Most marketing doesn’t work.
It’s tragic, but it’s true. Most businesses don’t see the return on investment they’re hoping for.
One of the primary reasons for this is that these businesses — or the marketing teams they hired — think they’re the star of the show. They wrongly believe people are buying their products because of how amazing the company is.
So they launch ad campaigns that set the company as the hero coming to save the day.
And they lose millions.
The problem with this is that your customers aren’t living that story. They’re living their own story.
In your customer’s story, they’re the hero.
Think about your own life. You wake up and you have goals you want to accomplish, problems to solve, issues to fix. You live your story through your own eyes. You’re the main character.
The same is true in your customers’ lives.
When you talk about how great you and your company are and how difficult your journey has been or how you’re moving up in the world, they check out. That’s not the story they’re living so they have no reason to be interested.
Instead of competing with our customers for the role of hero, it is our responsibility to empower them to be the best hero they can be.
This is what sets great companies apart. They do not engage with their customers to see how much money they can make. Great companies know their primary responsibility is to help their customers win the day.
Help your customer win the day
To do marketing well, you must focus on helping your customers win.
That’s where your products and services come in. They’re like Batman’s utility belt. It doesn’t make him a hero, it provides him with the tools he needs to win the day.
Your customers already know they are the heroes. They live every day as the main character of their life. You don’t have to tell them.
What they don’t know is if you know what they’re going through.
Every hero has a deep desire, something they want. But some obstacle is getting in their way. It’s preventing them from getting what they want.
That’s why they’re on your website. They’re looking for a solution.
Here are three strategies from you can use to help your customers feel like heroes. And, ultimately, grow your business.
1. Connect with your customers’ motivations
Think about the life your customers will have after they use your product or services. That’s what they’re really after. Do you sell a drill? Help your customers imagine the things they can build. Do you sell a wasp killer? Help your customers see how safe their family will be.
When people see that you understand their deepest desires—the reason they’re seeking a solution to their problem, the life they want to live—they connect with you and trust you to help them solve their problem.
2. Talk about the obstacle that’s in their way
The only reason anyone comes to your website is that they’re looking for a solution to a problem.
Most companies don’t talk about the problem they solve. This leaves their customers without context and without a connection.
Solutions don’t simply exist. They exist to solve something. A solution without a problem isn’t a solution. It’s meaningless.
However, when you talk about the problem your product or service solves, it has context. And your customers bond with you. They say, “Wow! They know what I want! And they know what I’m going through! They understand my problem, so they must know how to solve it.”
When you talk about the problem your customers are living with (and looking for a solution to) they connect with you and trust you to solve their problem.
3. Tell them how you help them solve their problem, through their eyes
Every business has a sob story about how hard it was to get started or how many hours it took to design the perfect product.
Your customers don’t care about your story.
When it comes to you, your customers want to know if they can trust you.
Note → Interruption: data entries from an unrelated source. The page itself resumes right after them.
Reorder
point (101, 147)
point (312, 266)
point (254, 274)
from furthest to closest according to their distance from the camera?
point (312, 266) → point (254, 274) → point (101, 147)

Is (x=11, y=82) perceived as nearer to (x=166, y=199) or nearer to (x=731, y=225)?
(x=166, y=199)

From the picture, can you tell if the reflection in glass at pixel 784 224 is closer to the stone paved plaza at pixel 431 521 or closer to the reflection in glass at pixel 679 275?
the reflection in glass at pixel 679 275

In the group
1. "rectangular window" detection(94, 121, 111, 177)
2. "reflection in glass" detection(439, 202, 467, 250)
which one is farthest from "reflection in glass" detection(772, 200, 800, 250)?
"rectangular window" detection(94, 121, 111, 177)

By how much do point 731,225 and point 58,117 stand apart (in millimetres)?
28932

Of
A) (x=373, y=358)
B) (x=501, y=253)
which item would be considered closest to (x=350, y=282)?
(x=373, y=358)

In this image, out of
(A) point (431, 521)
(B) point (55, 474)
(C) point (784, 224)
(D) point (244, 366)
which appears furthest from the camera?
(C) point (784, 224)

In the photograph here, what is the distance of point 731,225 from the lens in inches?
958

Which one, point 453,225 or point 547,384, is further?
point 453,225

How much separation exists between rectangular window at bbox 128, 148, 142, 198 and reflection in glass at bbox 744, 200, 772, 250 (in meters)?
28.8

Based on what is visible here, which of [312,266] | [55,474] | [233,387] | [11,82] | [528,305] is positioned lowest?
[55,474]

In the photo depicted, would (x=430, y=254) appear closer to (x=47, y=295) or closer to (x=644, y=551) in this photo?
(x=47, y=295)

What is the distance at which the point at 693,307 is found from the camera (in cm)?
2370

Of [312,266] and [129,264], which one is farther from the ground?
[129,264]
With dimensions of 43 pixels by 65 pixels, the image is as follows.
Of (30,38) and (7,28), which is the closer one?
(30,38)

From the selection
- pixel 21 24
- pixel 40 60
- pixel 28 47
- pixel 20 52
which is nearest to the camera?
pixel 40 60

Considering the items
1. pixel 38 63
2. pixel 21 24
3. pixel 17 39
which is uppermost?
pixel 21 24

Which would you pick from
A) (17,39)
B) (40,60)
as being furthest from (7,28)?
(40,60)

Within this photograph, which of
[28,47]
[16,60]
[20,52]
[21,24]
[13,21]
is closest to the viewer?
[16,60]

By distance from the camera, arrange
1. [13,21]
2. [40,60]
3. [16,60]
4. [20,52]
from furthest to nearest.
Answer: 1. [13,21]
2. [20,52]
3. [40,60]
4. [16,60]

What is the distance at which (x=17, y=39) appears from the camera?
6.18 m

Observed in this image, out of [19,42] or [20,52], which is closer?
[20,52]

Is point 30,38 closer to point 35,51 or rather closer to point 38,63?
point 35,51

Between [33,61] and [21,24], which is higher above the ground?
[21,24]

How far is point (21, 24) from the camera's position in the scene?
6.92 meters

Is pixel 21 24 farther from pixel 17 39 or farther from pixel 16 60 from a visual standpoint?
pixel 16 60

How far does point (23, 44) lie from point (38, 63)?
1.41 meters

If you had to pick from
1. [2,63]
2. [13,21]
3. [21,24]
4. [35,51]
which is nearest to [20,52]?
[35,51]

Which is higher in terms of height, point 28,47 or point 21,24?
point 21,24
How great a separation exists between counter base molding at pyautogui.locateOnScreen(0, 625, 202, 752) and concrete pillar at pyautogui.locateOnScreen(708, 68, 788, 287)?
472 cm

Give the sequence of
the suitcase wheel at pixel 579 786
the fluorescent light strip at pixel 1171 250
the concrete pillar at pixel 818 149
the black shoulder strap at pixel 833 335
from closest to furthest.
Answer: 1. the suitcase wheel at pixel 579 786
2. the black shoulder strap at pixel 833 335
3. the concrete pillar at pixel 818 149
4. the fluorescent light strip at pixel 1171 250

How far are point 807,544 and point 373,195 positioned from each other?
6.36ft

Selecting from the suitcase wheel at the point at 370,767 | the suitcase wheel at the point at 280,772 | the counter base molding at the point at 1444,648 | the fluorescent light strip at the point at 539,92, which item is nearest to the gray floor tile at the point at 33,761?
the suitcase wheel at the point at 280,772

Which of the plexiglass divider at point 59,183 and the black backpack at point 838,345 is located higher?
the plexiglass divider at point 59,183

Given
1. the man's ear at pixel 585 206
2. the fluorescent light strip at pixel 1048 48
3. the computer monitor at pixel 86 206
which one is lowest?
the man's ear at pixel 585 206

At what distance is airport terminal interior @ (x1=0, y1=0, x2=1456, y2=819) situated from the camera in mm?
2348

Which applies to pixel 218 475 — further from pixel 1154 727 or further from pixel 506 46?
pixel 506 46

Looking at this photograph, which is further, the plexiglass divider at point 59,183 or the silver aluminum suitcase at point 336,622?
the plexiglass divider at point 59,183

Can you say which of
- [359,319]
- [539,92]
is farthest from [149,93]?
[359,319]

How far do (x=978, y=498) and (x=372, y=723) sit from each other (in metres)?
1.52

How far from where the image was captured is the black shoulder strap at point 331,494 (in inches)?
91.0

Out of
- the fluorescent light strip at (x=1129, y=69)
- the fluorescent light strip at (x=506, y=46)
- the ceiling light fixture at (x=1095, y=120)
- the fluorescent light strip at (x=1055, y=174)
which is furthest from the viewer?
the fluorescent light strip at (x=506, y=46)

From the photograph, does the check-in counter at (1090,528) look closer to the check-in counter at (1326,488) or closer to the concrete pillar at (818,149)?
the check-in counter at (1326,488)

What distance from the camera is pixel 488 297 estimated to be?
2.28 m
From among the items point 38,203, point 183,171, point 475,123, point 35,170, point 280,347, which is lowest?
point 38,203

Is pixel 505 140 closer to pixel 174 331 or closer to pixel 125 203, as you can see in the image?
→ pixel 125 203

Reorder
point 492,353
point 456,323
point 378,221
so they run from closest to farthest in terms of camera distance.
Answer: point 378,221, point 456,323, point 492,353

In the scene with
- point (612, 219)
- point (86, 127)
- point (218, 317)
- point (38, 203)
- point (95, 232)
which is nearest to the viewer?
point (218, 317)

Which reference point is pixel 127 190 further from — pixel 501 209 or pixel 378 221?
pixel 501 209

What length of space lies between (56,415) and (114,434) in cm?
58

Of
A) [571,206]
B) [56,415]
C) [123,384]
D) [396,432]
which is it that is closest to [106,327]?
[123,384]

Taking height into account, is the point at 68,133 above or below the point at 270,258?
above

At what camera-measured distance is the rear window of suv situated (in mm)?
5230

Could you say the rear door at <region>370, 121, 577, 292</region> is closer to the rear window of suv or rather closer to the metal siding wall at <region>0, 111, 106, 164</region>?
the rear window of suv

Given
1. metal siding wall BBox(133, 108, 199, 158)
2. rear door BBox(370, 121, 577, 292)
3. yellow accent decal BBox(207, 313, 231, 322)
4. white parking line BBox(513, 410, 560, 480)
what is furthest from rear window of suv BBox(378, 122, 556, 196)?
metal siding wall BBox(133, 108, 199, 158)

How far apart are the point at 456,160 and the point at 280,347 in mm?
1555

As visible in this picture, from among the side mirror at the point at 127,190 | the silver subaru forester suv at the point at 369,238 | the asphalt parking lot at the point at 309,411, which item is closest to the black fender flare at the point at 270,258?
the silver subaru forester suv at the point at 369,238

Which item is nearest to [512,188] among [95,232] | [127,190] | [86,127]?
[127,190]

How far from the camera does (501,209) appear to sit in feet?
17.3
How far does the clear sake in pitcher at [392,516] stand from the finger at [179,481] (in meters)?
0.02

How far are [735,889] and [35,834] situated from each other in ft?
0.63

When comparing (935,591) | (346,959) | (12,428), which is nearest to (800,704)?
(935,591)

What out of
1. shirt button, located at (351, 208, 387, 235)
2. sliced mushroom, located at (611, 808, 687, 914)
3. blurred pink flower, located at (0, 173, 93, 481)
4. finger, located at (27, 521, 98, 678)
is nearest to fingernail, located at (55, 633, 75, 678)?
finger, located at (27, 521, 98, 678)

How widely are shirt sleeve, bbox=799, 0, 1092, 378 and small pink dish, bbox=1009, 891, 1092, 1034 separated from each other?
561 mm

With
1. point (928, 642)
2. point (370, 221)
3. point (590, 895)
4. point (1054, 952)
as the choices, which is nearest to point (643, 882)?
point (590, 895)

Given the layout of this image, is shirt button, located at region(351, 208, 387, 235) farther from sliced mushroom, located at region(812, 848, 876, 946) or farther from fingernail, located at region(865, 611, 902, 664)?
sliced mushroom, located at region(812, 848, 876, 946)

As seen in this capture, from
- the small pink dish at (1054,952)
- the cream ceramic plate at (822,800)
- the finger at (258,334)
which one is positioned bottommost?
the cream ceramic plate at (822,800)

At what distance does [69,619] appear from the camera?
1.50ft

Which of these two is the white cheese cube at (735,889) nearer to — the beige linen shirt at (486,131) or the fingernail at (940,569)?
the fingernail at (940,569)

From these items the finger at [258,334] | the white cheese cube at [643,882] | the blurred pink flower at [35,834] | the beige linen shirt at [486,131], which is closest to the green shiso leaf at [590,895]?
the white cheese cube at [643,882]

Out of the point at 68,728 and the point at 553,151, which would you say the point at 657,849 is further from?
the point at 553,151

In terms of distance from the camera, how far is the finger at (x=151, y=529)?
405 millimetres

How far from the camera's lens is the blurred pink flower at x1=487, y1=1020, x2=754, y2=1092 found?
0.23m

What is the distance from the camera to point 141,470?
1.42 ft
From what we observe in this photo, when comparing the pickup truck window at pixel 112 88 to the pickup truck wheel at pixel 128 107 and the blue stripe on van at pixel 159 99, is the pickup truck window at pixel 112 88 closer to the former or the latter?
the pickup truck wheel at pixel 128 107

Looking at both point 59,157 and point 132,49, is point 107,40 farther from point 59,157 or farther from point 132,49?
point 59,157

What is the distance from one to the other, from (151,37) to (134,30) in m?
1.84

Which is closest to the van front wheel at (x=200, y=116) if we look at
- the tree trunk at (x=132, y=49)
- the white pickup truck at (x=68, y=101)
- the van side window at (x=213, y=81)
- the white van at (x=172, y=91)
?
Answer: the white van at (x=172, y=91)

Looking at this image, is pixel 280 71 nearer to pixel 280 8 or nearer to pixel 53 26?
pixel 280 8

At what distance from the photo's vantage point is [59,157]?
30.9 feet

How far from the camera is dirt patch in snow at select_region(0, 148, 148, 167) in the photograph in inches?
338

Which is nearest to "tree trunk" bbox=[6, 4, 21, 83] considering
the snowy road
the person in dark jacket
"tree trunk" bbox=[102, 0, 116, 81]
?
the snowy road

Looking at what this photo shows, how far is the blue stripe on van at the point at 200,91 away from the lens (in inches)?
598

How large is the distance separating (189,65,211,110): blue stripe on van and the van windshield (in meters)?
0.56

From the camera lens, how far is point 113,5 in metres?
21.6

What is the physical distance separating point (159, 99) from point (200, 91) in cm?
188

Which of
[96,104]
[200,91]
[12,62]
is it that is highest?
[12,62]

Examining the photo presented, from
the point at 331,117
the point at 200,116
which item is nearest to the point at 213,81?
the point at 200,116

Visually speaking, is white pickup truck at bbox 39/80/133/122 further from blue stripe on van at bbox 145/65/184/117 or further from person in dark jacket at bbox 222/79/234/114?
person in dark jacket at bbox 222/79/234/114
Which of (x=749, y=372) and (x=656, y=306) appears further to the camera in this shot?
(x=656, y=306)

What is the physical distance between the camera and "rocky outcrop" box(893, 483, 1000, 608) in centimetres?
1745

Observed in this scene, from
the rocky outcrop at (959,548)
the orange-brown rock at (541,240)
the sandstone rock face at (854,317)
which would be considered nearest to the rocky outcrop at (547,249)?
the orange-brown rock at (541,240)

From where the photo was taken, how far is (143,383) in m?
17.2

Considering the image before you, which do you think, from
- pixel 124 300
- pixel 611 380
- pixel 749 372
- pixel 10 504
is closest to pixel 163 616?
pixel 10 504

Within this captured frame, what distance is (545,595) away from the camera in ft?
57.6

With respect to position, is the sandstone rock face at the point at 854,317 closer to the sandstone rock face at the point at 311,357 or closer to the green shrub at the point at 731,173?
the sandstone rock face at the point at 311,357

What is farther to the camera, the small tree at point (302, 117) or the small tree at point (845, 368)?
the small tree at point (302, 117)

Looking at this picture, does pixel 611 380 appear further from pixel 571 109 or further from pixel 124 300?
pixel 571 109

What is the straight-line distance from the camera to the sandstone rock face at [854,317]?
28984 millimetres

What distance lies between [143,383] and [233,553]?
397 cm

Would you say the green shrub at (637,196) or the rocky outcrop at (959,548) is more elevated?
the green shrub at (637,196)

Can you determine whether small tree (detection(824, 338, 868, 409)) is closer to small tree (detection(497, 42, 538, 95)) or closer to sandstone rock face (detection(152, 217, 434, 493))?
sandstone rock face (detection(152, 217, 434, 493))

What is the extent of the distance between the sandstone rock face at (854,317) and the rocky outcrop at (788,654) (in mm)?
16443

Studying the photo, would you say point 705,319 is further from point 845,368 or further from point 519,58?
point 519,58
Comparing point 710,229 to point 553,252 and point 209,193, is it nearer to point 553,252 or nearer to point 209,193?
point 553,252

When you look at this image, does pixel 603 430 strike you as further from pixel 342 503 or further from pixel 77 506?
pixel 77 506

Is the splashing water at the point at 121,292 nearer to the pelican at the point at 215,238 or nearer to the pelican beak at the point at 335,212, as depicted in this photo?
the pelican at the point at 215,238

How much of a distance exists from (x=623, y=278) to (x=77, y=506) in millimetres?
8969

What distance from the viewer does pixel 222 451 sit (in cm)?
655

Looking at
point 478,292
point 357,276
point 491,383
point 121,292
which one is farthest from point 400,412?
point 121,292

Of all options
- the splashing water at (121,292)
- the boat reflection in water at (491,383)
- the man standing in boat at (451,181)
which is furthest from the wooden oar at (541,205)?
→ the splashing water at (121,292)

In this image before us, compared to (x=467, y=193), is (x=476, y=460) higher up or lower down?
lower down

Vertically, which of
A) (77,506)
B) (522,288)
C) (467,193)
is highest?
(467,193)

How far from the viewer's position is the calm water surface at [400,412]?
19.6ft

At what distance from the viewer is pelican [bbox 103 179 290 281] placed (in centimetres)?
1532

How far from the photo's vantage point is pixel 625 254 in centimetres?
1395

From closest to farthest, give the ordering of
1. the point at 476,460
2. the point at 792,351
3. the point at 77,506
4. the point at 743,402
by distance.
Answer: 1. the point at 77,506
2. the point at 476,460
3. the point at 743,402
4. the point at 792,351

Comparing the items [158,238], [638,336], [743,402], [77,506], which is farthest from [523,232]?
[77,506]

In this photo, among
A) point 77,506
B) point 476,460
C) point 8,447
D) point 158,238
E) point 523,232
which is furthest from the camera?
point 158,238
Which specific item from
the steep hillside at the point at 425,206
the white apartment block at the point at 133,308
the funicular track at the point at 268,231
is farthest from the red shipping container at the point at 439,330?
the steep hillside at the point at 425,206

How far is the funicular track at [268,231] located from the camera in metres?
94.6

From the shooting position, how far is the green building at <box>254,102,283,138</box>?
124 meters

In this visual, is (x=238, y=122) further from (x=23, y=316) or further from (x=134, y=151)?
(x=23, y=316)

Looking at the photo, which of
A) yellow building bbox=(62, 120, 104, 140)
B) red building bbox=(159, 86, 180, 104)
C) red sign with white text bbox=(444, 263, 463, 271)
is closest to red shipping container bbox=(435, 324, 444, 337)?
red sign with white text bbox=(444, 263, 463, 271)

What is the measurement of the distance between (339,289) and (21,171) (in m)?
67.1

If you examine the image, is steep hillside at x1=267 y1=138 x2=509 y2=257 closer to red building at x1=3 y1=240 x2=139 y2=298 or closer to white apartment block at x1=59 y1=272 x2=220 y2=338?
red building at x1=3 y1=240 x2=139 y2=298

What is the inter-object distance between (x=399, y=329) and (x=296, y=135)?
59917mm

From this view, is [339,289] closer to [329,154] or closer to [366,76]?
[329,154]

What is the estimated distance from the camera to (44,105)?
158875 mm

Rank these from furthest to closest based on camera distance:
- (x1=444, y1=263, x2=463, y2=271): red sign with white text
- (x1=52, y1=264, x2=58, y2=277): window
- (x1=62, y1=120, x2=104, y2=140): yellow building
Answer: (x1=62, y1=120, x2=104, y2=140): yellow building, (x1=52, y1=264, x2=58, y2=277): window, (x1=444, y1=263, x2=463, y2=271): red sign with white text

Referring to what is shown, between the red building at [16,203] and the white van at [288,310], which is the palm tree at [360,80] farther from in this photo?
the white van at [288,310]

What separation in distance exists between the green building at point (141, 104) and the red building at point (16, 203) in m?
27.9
That’s it. Do they care about all the tears you cried developing your product? Nope. It doesn’t matter to them.
What matters is this: can you solve their problem?
Most companies talk about their products as if it’s the customer’s job to solve the company’s problem—increased revenue. This kind of thinking leads to product descriptions that do nothing more than tell the customer how cool the company is.
We want to avoid that.
Change your mindset to change your marketing.
To begin, we need a different mindset. Your customers don’t come to you to help you solve your revenue problem. Instead, you offer a valuable solution to your customers that helps them solve their problem.
Your product descriptions should talk about your products as solutions to your customers’ problems. Here’s an example:
“Do you struggle to keep your breath smelling great throughout the day? Our all-natural mouthwash distributes enzymes throughout your mouth that eat bad-breath bacteria and keep your breath smelling great for 36 hours!”
See how the focus stays on the user? It tells them what they get rather than telling them how cool the product is. (FYI, I made this product up. I don’t know if this is possible, but it sounds good!)
Focus on what the user gets, not on what you provide.
It might feel like splitting hairs, but it’s an important distinction. When you tell your readers what they get, how it helps them solve their problem, and how it makes their life better, they buy more.
It is so easy to fall into the trap of marketing ourselves and our companies as the hero. After all, we live as the hero in our own story!
But when we pull our head out of our story and consider the story our customers are living, we create an opportunity to build a relationship with them we would otherwise miss out on.
When we take on the role of the guide we are able to lift up our customers as heroes. And they welcome it! They feel supported and empowered to conquer the problems they’re experiencing. Which means they engage with you more and you grow your business.